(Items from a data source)
━━━━

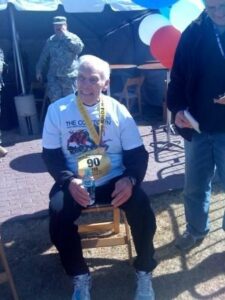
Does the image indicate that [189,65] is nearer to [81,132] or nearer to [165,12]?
[81,132]

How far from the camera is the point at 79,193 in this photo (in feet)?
7.75

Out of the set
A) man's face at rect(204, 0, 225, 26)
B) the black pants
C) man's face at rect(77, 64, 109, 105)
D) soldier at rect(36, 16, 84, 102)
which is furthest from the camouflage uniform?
man's face at rect(204, 0, 225, 26)

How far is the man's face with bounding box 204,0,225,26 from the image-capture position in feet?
7.13

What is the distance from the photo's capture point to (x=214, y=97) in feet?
7.71

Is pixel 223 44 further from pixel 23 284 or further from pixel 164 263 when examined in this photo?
pixel 23 284

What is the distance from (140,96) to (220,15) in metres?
5.91

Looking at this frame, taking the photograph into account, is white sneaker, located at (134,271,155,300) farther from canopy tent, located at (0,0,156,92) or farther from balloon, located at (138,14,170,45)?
canopy tent, located at (0,0,156,92)

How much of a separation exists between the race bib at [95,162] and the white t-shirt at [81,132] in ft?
0.12

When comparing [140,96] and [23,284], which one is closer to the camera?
[23,284]

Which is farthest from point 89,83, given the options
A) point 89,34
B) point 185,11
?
point 89,34

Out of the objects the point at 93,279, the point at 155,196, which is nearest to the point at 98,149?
the point at 93,279

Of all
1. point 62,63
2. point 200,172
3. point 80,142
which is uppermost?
point 80,142

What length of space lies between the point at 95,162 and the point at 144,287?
815 mm

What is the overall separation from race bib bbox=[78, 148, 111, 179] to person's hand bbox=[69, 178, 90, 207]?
0.10 m
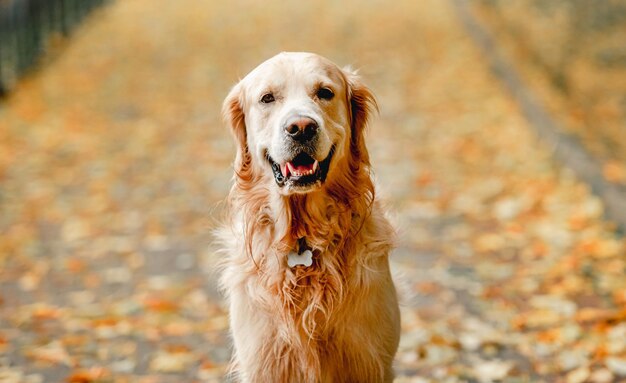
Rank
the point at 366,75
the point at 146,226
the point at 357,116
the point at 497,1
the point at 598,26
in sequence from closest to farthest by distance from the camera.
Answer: the point at 357,116 → the point at 146,226 → the point at 598,26 → the point at 366,75 → the point at 497,1

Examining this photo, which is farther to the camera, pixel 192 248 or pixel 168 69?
pixel 168 69

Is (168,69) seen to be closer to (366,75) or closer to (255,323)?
(366,75)

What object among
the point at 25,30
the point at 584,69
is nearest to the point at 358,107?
the point at 584,69

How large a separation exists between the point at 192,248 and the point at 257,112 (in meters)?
3.19

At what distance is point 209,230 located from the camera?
6.48 meters

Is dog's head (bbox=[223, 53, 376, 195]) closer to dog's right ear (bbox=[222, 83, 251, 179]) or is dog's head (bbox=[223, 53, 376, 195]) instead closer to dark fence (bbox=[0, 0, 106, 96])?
dog's right ear (bbox=[222, 83, 251, 179])

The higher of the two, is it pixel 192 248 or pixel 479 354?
pixel 192 248

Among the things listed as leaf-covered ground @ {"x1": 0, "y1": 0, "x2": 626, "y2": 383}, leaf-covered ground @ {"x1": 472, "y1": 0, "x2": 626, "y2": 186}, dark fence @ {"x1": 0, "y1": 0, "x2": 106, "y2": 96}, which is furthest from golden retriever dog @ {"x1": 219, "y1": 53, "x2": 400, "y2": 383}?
dark fence @ {"x1": 0, "y1": 0, "x2": 106, "y2": 96}

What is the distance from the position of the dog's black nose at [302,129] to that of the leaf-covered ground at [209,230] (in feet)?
2.73

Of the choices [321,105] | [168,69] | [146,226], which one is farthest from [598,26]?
[168,69]

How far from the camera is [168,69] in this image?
13.1 m

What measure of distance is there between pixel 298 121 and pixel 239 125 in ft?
1.77

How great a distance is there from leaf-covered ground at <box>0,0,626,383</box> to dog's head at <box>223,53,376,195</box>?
0.55 metres

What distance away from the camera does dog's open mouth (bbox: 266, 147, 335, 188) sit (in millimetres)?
2936
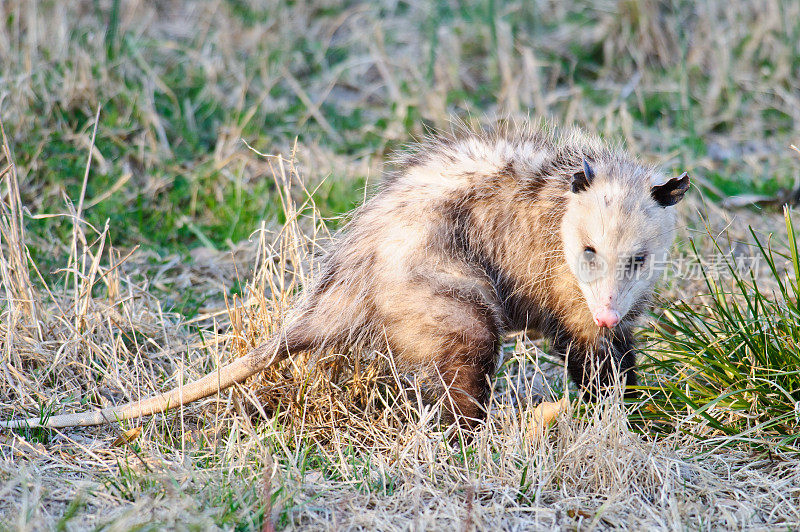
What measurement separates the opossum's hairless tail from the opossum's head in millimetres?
900

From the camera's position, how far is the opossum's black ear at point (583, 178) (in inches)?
90.1

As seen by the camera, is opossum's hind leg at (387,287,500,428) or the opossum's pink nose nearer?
the opossum's pink nose

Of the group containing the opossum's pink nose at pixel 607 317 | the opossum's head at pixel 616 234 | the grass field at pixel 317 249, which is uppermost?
the opossum's head at pixel 616 234

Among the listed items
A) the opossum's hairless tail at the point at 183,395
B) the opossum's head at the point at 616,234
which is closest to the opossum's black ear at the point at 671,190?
the opossum's head at the point at 616,234

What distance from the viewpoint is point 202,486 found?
6.28 ft

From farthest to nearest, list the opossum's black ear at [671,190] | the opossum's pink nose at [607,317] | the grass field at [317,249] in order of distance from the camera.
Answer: the opossum's black ear at [671,190] < the opossum's pink nose at [607,317] < the grass field at [317,249]

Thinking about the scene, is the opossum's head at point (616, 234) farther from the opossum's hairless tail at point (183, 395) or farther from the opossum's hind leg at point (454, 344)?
the opossum's hairless tail at point (183, 395)

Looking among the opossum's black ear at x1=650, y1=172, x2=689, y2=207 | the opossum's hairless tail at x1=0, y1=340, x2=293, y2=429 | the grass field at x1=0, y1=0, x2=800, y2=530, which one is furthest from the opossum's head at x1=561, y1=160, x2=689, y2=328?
the opossum's hairless tail at x1=0, y1=340, x2=293, y2=429

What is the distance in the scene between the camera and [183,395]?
231cm

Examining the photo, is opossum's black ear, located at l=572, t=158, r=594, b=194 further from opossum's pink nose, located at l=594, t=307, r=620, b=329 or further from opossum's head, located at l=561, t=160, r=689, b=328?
opossum's pink nose, located at l=594, t=307, r=620, b=329

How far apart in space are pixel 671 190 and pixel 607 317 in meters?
0.44

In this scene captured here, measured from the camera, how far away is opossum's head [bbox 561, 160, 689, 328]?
Answer: 220 cm

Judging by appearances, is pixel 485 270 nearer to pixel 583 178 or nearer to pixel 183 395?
pixel 583 178

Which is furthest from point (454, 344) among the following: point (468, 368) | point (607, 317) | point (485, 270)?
point (607, 317)
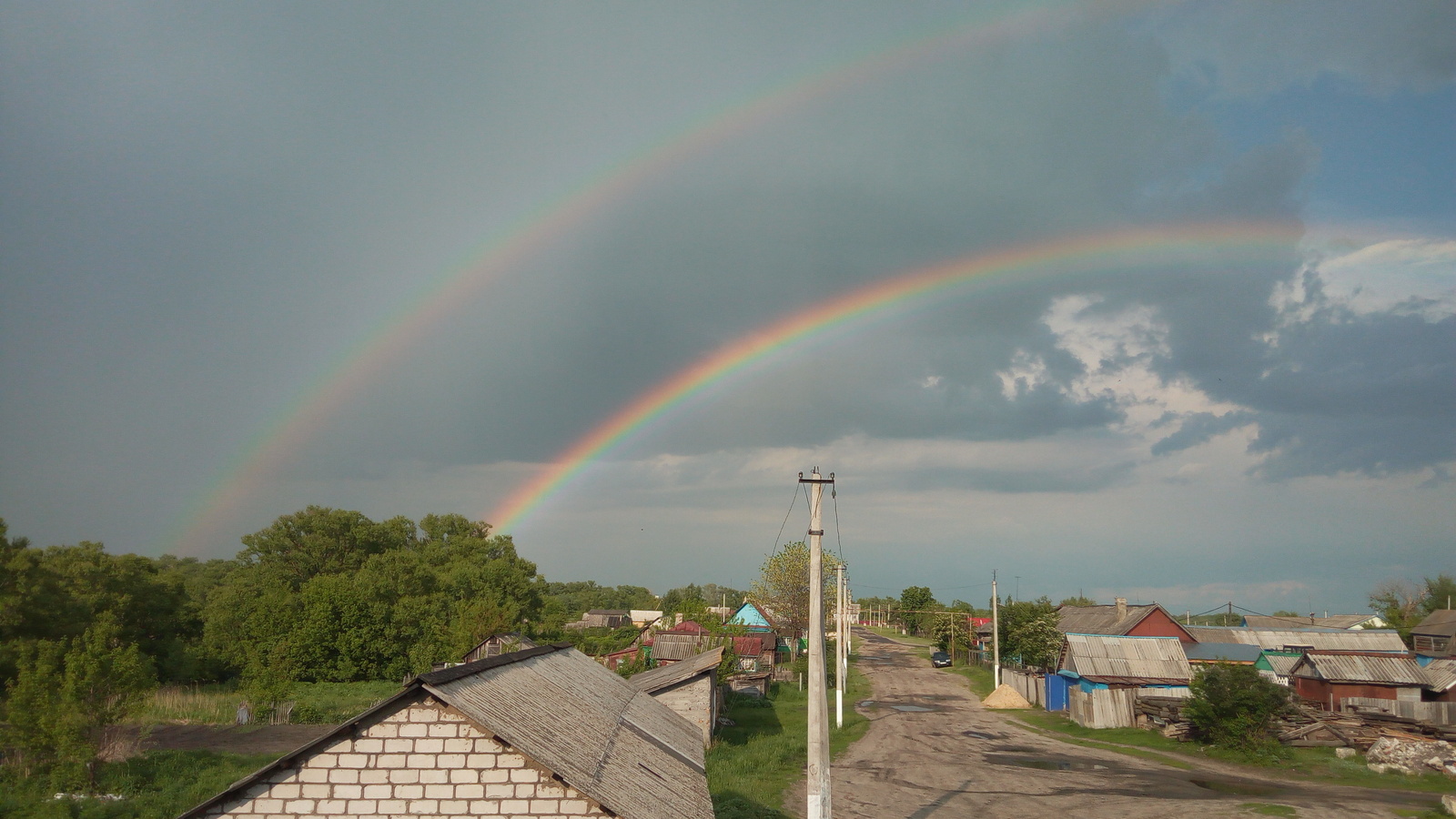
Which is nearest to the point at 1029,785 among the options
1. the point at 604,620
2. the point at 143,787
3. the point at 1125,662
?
the point at 1125,662

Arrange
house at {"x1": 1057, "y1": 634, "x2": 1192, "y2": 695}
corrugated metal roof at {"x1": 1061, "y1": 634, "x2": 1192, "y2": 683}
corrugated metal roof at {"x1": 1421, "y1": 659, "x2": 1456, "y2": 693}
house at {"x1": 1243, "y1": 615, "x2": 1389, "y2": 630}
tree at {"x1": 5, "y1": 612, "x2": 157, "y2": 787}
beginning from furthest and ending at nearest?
house at {"x1": 1243, "y1": 615, "x2": 1389, "y2": 630} → corrugated metal roof at {"x1": 1061, "y1": 634, "x2": 1192, "y2": 683} → house at {"x1": 1057, "y1": 634, "x2": 1192, "y2": 695} → corrugated metal roof at {"x1": 1421, "y1": 659, "x2": 1456, "y2": 693} → tree at {"x1": 5, "y1": 612, "x2": 157, "y2": 787}

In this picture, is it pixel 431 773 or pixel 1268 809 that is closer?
pixel 431 773

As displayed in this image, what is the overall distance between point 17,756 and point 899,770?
97.7 ft

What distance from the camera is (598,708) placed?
18.8m

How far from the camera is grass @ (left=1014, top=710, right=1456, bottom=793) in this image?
101 feet

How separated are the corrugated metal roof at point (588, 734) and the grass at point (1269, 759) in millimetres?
25281

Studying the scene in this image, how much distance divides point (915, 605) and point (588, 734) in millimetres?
161108

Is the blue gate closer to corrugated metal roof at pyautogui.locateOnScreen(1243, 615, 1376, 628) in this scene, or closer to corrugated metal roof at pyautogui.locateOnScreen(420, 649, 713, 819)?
corrugated metal roof at pyautogui.locateOnScreen(420, 649, 713, 819)

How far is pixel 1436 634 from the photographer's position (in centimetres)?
7869

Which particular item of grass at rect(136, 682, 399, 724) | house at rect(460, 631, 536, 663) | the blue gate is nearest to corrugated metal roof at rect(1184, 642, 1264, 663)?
the blue gate

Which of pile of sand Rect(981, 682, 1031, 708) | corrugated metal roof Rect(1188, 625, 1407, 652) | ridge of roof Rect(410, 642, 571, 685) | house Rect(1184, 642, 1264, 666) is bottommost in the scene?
pile of sand Rect(981, 682, 1031, 708)

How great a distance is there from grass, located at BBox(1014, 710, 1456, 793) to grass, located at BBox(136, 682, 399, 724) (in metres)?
36.4

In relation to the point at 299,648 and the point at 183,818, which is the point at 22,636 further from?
the point at 183,818

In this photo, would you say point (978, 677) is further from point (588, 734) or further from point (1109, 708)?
point (588, 734)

━━━━

Copy out the stretch from the line containing "In this photo, would" through the last line, requests included, and rescale every point coordinate in the answers by a factor of 2.2, rounding to whole numbers with halves going up. Leave the requests as they are, and give only those lines.

In this photo, would you say point (978, 677) is further from point (588, 734) or further from point (1109, 708)?
point (1294, 1615)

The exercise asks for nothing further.